Exercise task: Locate each line in the items below that contains the string "patterned", and copy those lines out. Matching is case-sensitive.

··· Records for this exercise

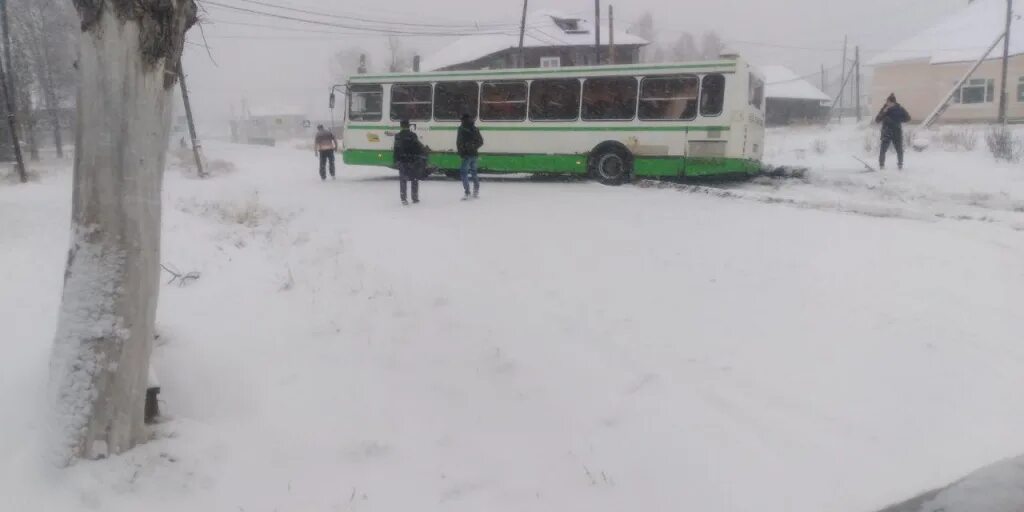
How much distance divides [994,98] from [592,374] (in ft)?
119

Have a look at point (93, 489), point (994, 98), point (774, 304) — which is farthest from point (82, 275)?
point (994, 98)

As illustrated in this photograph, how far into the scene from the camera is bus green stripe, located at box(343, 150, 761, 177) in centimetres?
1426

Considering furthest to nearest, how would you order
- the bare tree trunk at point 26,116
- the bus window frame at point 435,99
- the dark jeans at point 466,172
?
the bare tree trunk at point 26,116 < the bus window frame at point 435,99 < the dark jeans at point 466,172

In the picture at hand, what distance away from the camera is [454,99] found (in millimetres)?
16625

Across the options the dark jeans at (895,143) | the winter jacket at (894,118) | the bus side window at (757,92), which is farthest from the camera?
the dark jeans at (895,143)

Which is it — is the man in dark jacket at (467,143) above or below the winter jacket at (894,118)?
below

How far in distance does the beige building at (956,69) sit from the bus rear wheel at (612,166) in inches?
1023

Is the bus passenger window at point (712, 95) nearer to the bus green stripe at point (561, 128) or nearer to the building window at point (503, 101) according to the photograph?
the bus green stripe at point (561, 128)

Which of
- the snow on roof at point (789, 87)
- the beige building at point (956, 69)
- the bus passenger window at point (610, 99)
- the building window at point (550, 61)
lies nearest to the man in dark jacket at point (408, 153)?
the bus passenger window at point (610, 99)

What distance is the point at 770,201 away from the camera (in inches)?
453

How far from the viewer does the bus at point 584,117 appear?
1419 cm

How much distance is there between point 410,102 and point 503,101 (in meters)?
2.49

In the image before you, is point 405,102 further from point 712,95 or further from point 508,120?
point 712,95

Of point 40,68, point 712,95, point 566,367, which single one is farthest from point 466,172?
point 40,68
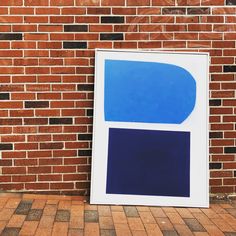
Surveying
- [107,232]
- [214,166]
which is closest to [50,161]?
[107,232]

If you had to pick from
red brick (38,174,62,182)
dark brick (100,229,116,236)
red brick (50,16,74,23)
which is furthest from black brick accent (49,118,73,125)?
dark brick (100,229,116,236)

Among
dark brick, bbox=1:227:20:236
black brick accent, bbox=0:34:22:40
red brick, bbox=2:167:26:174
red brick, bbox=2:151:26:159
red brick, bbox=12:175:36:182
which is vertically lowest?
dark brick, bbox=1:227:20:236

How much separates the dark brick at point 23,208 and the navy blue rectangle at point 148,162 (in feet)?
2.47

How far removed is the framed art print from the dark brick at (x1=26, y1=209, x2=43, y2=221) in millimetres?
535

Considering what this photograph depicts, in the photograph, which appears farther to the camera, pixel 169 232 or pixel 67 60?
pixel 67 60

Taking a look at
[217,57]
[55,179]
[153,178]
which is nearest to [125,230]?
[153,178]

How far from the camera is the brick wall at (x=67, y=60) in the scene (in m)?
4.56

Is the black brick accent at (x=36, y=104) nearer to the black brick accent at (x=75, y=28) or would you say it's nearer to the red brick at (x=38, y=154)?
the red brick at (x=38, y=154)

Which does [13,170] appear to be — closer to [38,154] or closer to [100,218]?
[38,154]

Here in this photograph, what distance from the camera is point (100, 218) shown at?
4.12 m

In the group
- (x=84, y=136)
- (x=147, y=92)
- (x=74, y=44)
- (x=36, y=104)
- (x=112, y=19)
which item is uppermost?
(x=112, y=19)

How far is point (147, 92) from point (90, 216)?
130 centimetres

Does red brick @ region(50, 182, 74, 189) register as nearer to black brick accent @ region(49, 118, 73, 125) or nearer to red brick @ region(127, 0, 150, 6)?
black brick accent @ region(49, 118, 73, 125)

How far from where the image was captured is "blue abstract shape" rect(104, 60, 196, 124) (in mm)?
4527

······
··· Records for this exercise

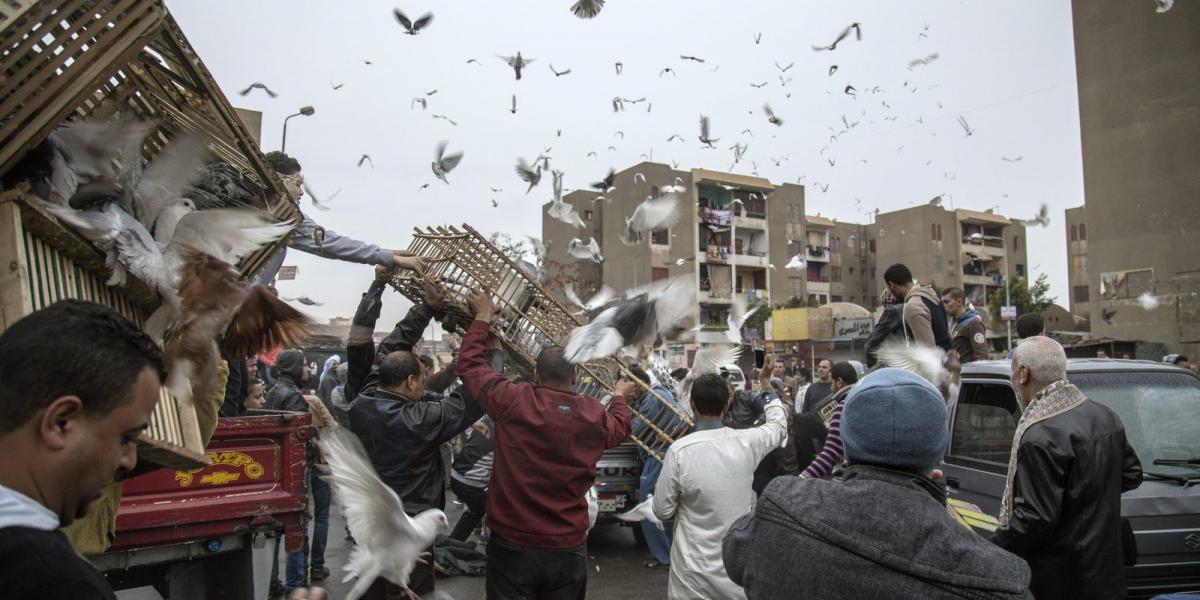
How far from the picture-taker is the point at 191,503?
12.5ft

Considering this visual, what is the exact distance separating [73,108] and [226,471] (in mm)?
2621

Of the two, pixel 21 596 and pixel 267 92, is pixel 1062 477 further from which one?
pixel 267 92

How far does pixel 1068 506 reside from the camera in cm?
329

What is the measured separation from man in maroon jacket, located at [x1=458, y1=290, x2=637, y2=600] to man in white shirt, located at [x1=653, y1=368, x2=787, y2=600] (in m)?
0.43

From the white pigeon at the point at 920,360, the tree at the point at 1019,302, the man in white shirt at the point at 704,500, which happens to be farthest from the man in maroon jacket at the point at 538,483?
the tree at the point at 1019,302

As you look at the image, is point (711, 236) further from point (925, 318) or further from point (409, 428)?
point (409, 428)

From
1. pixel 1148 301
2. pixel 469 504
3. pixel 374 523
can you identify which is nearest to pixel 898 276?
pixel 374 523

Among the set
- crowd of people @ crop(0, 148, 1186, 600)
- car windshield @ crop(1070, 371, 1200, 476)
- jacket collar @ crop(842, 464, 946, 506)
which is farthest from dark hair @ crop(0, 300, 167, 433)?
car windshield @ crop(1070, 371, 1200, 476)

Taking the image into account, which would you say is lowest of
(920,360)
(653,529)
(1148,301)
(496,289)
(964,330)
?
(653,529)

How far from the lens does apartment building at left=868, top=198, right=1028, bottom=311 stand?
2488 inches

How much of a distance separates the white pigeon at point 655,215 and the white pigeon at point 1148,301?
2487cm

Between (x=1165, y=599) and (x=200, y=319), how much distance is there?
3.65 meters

······
··· Records for this exercise

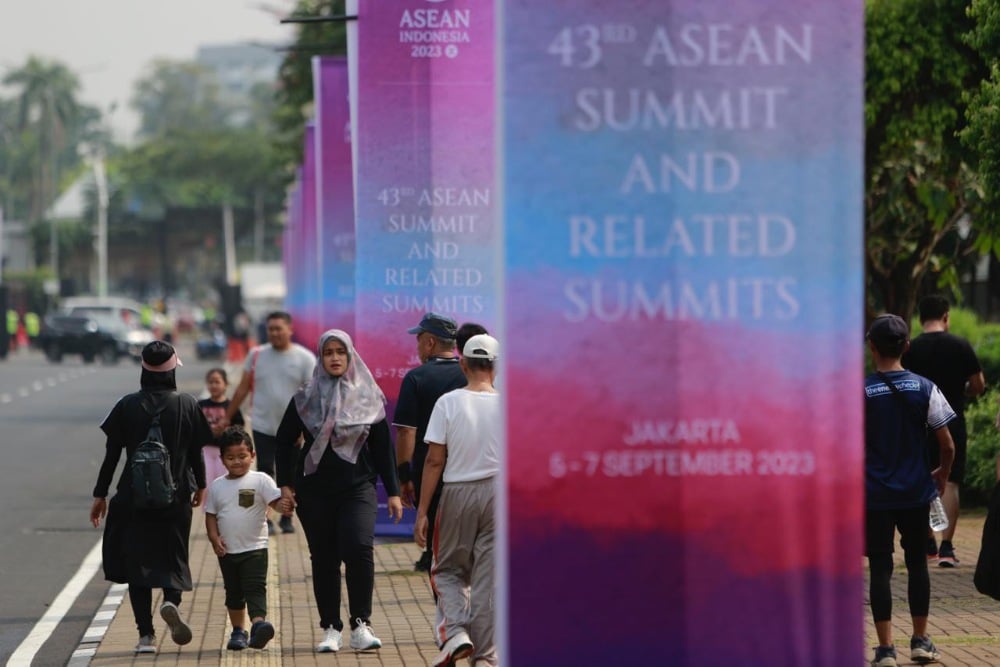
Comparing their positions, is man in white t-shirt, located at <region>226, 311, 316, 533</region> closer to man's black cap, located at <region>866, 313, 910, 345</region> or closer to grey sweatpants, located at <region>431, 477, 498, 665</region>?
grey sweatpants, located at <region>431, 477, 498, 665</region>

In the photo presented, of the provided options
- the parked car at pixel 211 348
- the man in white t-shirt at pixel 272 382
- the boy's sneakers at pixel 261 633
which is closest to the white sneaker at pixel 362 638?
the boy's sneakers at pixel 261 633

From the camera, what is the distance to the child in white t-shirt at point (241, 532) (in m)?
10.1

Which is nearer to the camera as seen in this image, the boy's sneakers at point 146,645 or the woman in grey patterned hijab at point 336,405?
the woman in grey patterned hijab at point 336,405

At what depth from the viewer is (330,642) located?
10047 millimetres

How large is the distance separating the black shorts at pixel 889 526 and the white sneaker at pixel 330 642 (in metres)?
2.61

······

Solution below:
Which is nearer to the camera as seen in this image, the boy's sneakers at point 146,645 or the woman in grey patterned hijab at point 336,405?
the woman in grey patterned hijab at point 336,405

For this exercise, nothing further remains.